初期の電話回線を利用していたダイアルアップの通信速度は、アナログモデムを利用した場合で最高56kbps、デジタル回線のISDNを利用した場合で、同64kbps~128kbpsでした。

この数値を現在の光回線のものとくらべると、その進歩がよくわかります。

現在提供されている光回線の通信速度は、最高100Mbps~1000Mbps(1Gbps)となりますので、ダイアルアップの通信速度の単位をそろえると、それぞれ「0.056Mbps、0.064~0.128Mbps」に該当します。

 

これほどの速度アップを実現しても、さらなる通信速度の向上を目指す意味ですが、それは将来の利用方法が決まってから、速度の向上をはかるのでは、遅すぎるということがあります。

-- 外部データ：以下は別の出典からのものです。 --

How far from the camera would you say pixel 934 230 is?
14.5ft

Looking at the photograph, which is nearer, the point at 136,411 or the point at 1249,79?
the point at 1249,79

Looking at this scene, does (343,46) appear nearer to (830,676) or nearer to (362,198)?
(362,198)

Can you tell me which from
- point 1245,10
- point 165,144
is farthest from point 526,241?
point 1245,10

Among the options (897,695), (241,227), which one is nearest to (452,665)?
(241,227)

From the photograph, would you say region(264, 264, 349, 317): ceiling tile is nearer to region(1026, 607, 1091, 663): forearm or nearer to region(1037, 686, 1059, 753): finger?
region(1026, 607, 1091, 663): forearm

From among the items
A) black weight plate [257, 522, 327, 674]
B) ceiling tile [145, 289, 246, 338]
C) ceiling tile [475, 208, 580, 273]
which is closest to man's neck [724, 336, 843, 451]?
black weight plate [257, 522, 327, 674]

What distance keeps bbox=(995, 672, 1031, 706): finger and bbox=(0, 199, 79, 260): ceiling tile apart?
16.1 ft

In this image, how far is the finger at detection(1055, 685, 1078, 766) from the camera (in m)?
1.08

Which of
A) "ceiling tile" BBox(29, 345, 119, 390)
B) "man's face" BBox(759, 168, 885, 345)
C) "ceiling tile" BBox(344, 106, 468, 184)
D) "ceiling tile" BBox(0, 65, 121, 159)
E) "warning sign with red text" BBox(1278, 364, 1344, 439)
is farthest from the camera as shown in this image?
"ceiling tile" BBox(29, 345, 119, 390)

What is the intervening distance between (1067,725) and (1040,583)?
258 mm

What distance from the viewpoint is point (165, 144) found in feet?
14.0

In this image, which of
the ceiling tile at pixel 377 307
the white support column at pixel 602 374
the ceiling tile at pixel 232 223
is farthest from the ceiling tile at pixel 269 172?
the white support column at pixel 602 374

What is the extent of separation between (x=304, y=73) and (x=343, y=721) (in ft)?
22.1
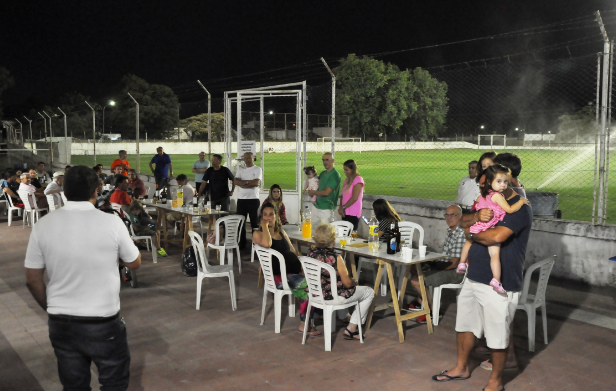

新しいサービスがどのようなかたちになったとしても、通信速度の面でサービスの提供ができませんでした、ということが発生しないような体制が必要になるということです。

そうなると、現在の利用方法で、特に通信速度に不満を持っていない人は、よく考える必要があります。

 

今後、通信速度がアップした新しい回線サービスの提供がはじまっても、いそいで乗り換える必要はないということです。

実際、動画サイト以外のウェブページの閲覧と、メールチェックのみが主な利用目的であるときは、特に高速な通信速度を必要としません。

 

モバイル通信の速度アップによる影響

モバイル通信によるインターネットの利用は、そのサービスのエリア内であれば、場所をえらばないところが大変便利なところです。

サービスを開始した当初は、通信速度よりもその点が評価されていましたが、その後の技術革新により、通信速度の面でも飛躍的に進歩しています。近い将来には、利用場所が固定されている光回線等を利用したサービスに取って代わりそうな勢いです。

 

現在提供されているモバイル通信のうち、もっとも最新の規格では、すでに必要以上の通信速度を実現しています。

自宅や事務所等の室内と、外出先の両方でインターネットへ接続する必要があるときは、モバイルルータのみを契約することで足りそうです。

しかもこのモバイルルータの機能が最近のスマートフォンには搭載されていますので、外出先でパソコン等の通信端末等を高速でインターネットへ接続することも可能です。

 

モバイル通信の注意点としては、そのサービスが提供されているエリアを確認する必要があるということです。

通常、通信速度が向上したサービスの提供は、都市圏からはじまりますので、自分の利用する場所がそのエリアに入っているかを確認する必要があります。

今後の光回線等の使用場所が固定されたサービスと、モバイル通信の顧客獲得競争が楽しみな、現在の高速通信の近況です。